An arbitration panel has ruled in favor of two Iranian banks in a financial dispute over the 2015 closing of a Bahraini financial institution accused of helping Iran skirt U.S. and U.N. economic sanctions.

The Hague-based tribunal’s three arbitrators ordered the government of Bahrain to pay more than $270 million in compensation for losses and legal fees stemming from its decision to close Future Bank, an institution co-founded by Iranians and linked by Bahraini officials to money-laundering and other illicit practices.

While acknowledging that infractions had occurred, the panel concluded that Bahrain’s enforcement measures violated its own banking policies and regulations and were motivated primarily by politics — a “contrived agenda of political retribution” that reflected regional animosities against Iran, according to a copy of the panel’s ruling reviewed by The Washington Post.
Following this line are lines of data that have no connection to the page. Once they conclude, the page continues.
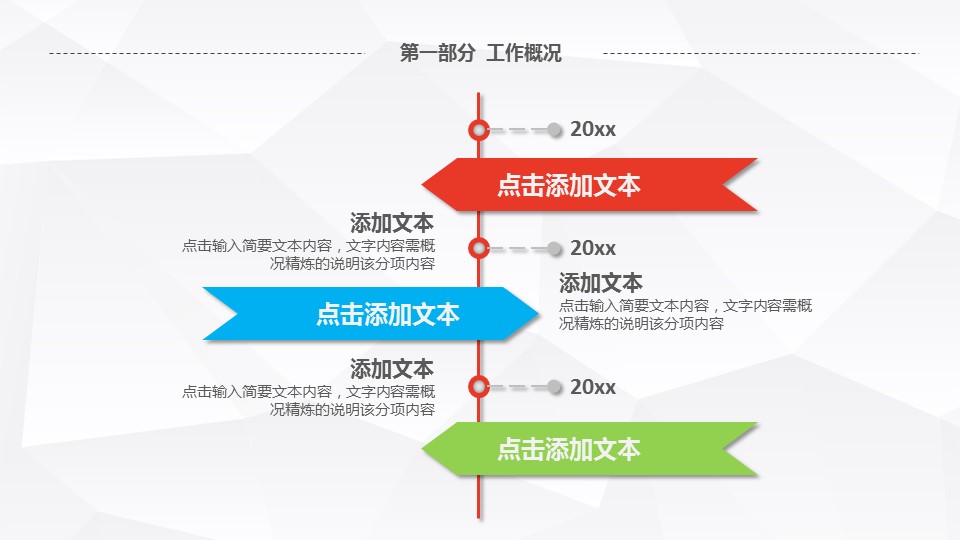 第一部分 工作概况

20xx

点击添加文本

添加文本
点击输入简要文本内容，文字内容需概况精炼的说明该分项内容

20xx

点击添加文本

添加文本
点击输入简要文本内容，文字内容需概况精炼的说明该分项内容

添加文本
点击输入简要文本内容，文字内容需概况精炼的说明该分项内容

20xx

点击添加文本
…But the panel concluded that Bahrain’s actions against Future Bank “were not genuine regulatory measures aimed at addressing Future Bank’s illegal conduct,” according to the copy of the decision seen by The Post.

Rather, the closing of the bank amounted to an “expropriation” of the Iranian banks’ money, without due consideration of less-punitive measures, the panel said. The arbitrators appeared skeptical over whether U.S. and U.N. sanctions against Iran were binding in all cases on Bahraini bank regulators.